Why only for decoding?

  • Decode has fixed input pattern (1 token per sequence)
  • Prefill has variable input lengths

Capture Strategy:

  • Pre-allocate buffers at maximum sizes
  • Capture for common batch sizes: [1, 2, 4, 8] + list(range(16, max_bs + 1, 16))
  • Capture largest batch first (memory pool sized for largest case)

Why warmup before capture?

  • CUDA graphs require all memory allocations before capture
  • Warmup triggers lazy allocations → stable memory during capture

Why torch.cuda.synchronize() before reset_context()?

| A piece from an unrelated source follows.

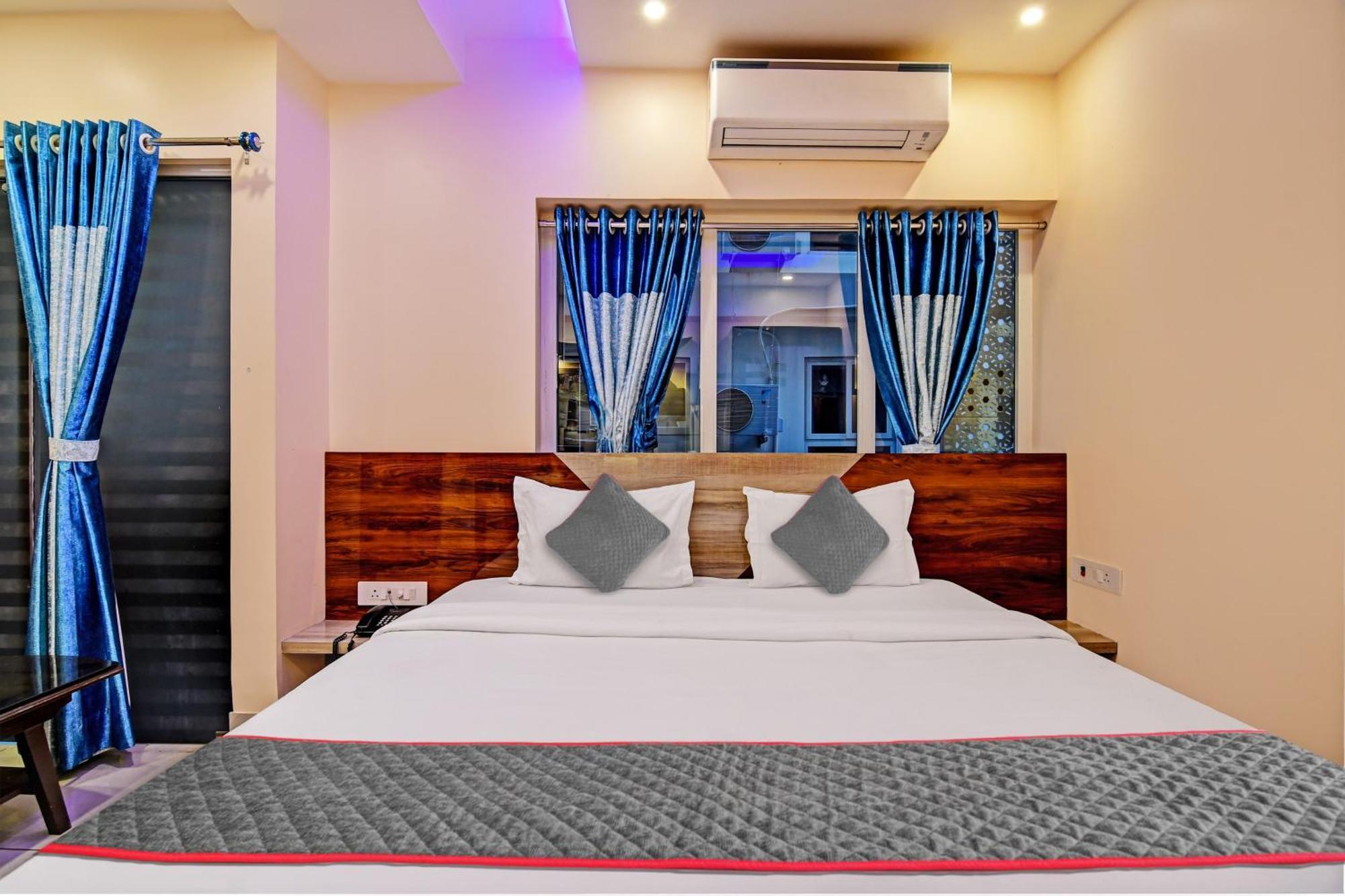Townhouse The Grand Touch & The Royal Touch Hotel Digha  Exterior photo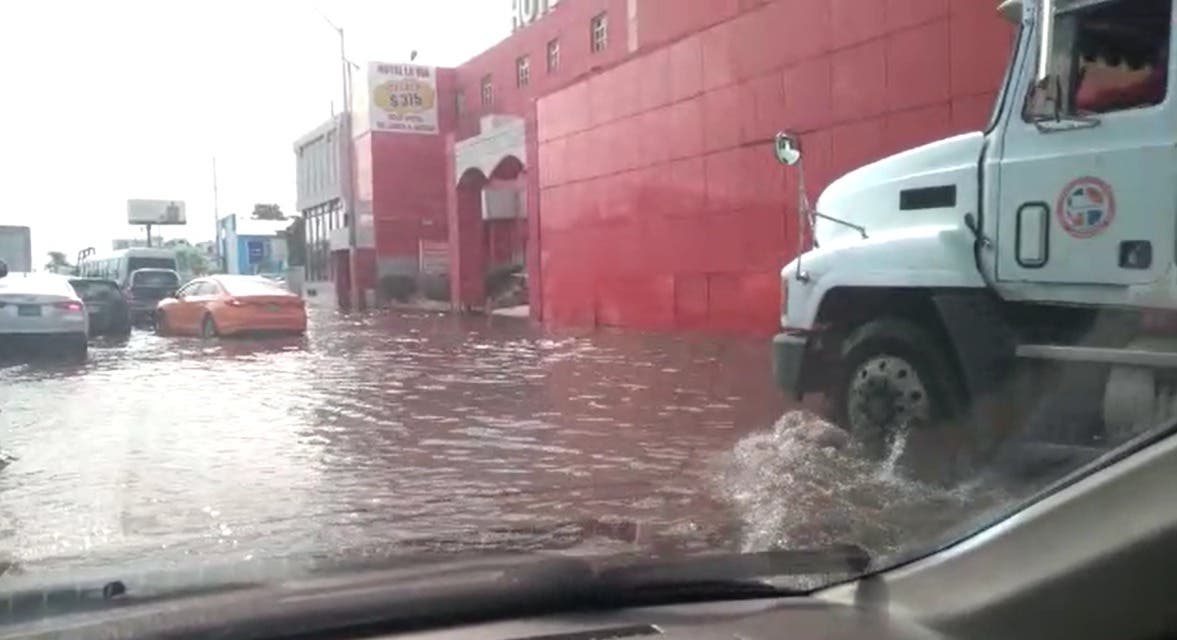 “Laguna” en las Américas dificulta tránsito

  • Ensure capture completes before resetting for next capture

@torch.inference_mode():

  • Decorator that disables gradient tracking
  • Optimizes inference performance

4.8 Auxiliary Methods

loop():

  • Worker process main loop
  • Waits for events and calls requested methods

call():

  • Called by both master and workers
  • Master writes to shared memory
  • Workers read from shared memory

4.9 Relationship: torch.compile vs CUDA Graph

torch.compile:

  • Fuses multiple operations into one kernel
  • Saves kernel execution time
  • Example:
    @torch.compile
    def attention(q, k, v):
        scores = q @ k.T         # ┐
        probs = softmax(scores)  # ├─ Fused into ONE kernel
        output = probs @ v       # ┘
        return output

CUDA Graph:

  • Records kernel sequence for replay
  • Saves kernel launch overhead (no CPU involvement)
  • Captures the execution graph

Combined: torch.compile reduces kernels, CUDA graph eliminates launch overhead.


Step 5: Scheduler ✅

Path: scheduler.py

Purpose: Decide which sequences to run in each iteration, manage waiting/running queues.

5.1 Core Design

Two Queues:

  1. Waiting queue: New sequences not yet started
  2. Running queue: Currently running sequences

5.2 Scheduling Logic

Priority: Prefill > Decode

The scheduler always tries prefill first, even if running queue is not empty!

Schedule Flow:

  1. Try to add prefill sequences:

    • Check if new sequences from waiting queue can fit
    • Stop when no more space for prefill
  2. If no new prefill added, schedule decode:

    • Continue existing running sequences
    • If no space for more, preempt lowest-priority sequence

5.3 Postprocessing

After generation:

  • Check if sequences are finished (EOS token or max length)
  • If finished: deallocate blocks via BlockManager
  • Move completed sequences out of running queue

Step 6: LLM Engine ✅

Path: llm_engine.py

Purpose: Top-level API orchestrating scheduler, model runner, and request handling.

6.1 Core Methods

add_request(prompt_str):

  • Transform prompt string → Sequence object
  • Add to scheduler's waiting queue

step():

  • Call scheduler.schedule() to get sequences to run
  • Call model_runner.run() to execute them
  • Update sequence states

generate(prompts):

  • Main entry point for inference
  • For each prompt:
    1. Add to scheduler
    2. Call step() repeatedly until done
    3. Print generation speed stats

6.2 Cleanup

Why exit() and atexit.register(self.exit)?

def exit(self):
    # Cleanup code
    self.workers.join()  # Wait for workers to finish

atexit.register(self.exit)

Purpose: When Python program stops, automatically:

  1. Call engine.exit() to clean up resources
  2. Wait for worker processes to finish gracefully
  3. Prevent zombie processes or corrupted state

Summary: Learning Order

  1. Layers (activation → layernorm → linear → vocab/lmhead → attention → rotary)
  2. Model (assemble layers, verify it runs)
  3. Sequence Management (Sequence → Block → BlockManager)
  4. Model Runner (data prep, CUDA graphs, sampling)
  5. Scheduler (queue management, prefill/decode scheduling)
  6. LLM Engine (top-level orchestration)

Each step builds on the previous, gradually constructing a complete inference system with advanced optimizations like PagedAttention, CUDA graphs, and prefix caching.